Pros
* Dish is a good place to get your foot in the door and get some experience under your belt. * Dish hires smart people (they give you a multiple choice test to try to make sure) and the smart employees are good at figuring out how to do the work, even if they don't have the exact experience. When employees leave, they go on to great positions at great companies. * Work-life balance - If you have a good manager, you can actually have pretty good work/life balance and some flexibility to leave in the middle of the day for a doctor's appointment or work from home if you are sick and don't want to take PTO (despite the company's strict 9-4, "no-work-from-home" policy) * Beautiful building, nice cafeteria, good technology/IT support * Employees are overall very friendly, and the company organizes feel-good employee activities like a summer concert, Halloween party for families. Sling has even more fun employee events.
Cons
* High turnover--as soon as you start to get a well-trained team, they leave and you have to train up all new people. Obviously a problem at most companies, but worse at Dish because of the "get some experience and get out" attitude of many employees. * Management - Everyone seems terrified to make a decision or challenge authority. It's easy at any company to go with the status quo out of laziness, but at Dish it appears to be out of fear.

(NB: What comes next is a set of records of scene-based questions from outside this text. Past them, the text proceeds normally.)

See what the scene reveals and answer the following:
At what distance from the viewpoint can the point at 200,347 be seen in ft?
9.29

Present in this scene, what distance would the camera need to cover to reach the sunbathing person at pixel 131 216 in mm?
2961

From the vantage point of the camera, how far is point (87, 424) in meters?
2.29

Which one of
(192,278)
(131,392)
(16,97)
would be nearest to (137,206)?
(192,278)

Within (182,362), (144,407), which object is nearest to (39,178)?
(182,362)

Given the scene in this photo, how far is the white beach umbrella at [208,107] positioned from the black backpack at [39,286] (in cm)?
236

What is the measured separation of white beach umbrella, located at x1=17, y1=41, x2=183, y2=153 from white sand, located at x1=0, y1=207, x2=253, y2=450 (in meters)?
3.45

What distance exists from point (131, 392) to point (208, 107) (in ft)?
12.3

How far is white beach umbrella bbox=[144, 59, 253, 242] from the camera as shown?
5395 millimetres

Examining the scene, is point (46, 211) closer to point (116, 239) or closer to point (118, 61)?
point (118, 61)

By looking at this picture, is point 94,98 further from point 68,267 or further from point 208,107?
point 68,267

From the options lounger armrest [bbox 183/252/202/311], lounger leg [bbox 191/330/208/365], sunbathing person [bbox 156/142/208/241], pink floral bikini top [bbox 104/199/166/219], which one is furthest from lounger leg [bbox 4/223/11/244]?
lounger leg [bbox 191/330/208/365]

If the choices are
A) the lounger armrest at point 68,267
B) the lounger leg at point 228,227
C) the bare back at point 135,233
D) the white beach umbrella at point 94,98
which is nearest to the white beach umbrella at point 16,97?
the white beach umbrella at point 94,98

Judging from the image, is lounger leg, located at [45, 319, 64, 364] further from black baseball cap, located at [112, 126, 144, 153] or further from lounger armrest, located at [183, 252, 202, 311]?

Maybe this has improved now that Ergen isn't CEO, but he's still chairman of the board and majority shareholder... * Pay is under market, with poor benefits for a Fortune 500 company (no bonuses, option grant for higher level employees that requires you to sign a strict non-compete, high deductible health insurance, no parental leave and expensive short term disability). Not a big deal when you are inexperienced and trying to get your foot in the door, but often becomes a reason to leave. * Women in leadership - 2 female SVPs out of 25 Officers/EVPs/SVPs (check out the executive team on their website). 1 woman on the board, and she is the Chairman's wife. This trickles down to the VP and Director level. Women have left the company because they thought they were missing pay/advancement opportunities because they are women. In my experience, there was a gender bias at Dish that I didn't notice at my previous or current employer. * Pay/promotion not merit based. You really need to fight for your salary. Once salaries/raises started leaking on my particular team, it was distressing to see that the less competent/hard working employees frequently received more than the ones who were more deserving.